Its a sugar high.  Ask them in 1 year when the complimentry yogurt and trail mix is takenn away from the break room.  2 years from now, the unlimited vacation will be switched to PTO use-it-or-loose-it two weeks.

Not saying its bad.  But give me an example of bennies being increased after going public.

Fri, 11/04/2011 - 11:53 | 1845373 DOT
DOT's picture

Wait ! Unlimited trail mix is a vested RIGHT !  Er, for the Corp. Officers, that is.

Fri, 11/04/2011 - 10:47 | 1845160 ThisIsBob
ThisIsBob's picture

You are giving them 2 years?  Well, God bless you.
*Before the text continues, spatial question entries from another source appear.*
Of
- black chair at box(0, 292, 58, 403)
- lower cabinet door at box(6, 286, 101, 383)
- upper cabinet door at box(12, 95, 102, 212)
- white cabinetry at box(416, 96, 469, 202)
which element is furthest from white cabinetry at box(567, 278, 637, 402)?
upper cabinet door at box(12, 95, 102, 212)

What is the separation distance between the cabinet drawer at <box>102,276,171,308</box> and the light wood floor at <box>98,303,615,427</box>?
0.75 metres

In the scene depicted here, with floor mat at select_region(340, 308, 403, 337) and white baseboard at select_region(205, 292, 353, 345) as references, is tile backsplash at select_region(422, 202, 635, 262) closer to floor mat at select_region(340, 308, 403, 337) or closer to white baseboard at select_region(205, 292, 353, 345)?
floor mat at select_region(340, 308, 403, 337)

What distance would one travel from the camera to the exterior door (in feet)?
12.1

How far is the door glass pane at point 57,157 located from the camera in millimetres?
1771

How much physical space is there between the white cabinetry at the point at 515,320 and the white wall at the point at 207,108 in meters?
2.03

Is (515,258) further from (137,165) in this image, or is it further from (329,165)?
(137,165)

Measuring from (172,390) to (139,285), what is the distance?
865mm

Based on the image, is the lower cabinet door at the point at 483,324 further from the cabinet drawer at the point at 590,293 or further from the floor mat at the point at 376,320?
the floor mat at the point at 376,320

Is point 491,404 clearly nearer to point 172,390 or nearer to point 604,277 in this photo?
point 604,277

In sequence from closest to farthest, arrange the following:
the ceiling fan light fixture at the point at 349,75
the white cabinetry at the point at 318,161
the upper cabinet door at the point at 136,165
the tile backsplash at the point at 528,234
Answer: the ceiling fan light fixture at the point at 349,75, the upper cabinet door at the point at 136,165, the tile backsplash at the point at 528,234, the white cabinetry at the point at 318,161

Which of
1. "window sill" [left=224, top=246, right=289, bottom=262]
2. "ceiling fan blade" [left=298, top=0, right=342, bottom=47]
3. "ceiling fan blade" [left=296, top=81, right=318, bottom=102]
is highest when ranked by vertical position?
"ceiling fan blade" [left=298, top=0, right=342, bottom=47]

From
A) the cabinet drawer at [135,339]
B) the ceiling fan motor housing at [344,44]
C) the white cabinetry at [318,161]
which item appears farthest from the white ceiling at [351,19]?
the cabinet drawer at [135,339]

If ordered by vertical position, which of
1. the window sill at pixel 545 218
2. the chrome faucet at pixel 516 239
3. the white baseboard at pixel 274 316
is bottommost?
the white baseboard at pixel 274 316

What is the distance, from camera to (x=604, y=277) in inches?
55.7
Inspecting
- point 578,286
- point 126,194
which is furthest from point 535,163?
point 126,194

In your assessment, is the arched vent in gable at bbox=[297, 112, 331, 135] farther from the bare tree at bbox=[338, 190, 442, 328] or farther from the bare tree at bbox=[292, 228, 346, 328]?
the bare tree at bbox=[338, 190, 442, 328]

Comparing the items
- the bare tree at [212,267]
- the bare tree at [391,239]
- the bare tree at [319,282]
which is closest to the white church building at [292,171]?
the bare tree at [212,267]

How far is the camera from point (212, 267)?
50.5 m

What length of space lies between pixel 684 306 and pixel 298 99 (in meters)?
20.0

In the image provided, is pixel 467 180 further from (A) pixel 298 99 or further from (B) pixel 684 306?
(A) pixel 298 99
Fri, 11/04/2011 - 07:45 | 1844352 MrSteve
MrSteve's picture

Again, BK breaks it down like a seminar on Kindleberger's work. Revulsion and cries of "off with their heads" related to scandals are part of panic cycles. Seeing a panic in internet time requires keen thinking.

The imploding sovereign bond collapse points to a deepening depression, world-wide.

Bruce is one of the best weathermen forecasting on ZH! Thanks for the insights.

Fri, 11/04/2011 - 08:51 | 1844610 covert
covert's picture

govts always default. so there really isn't a bond.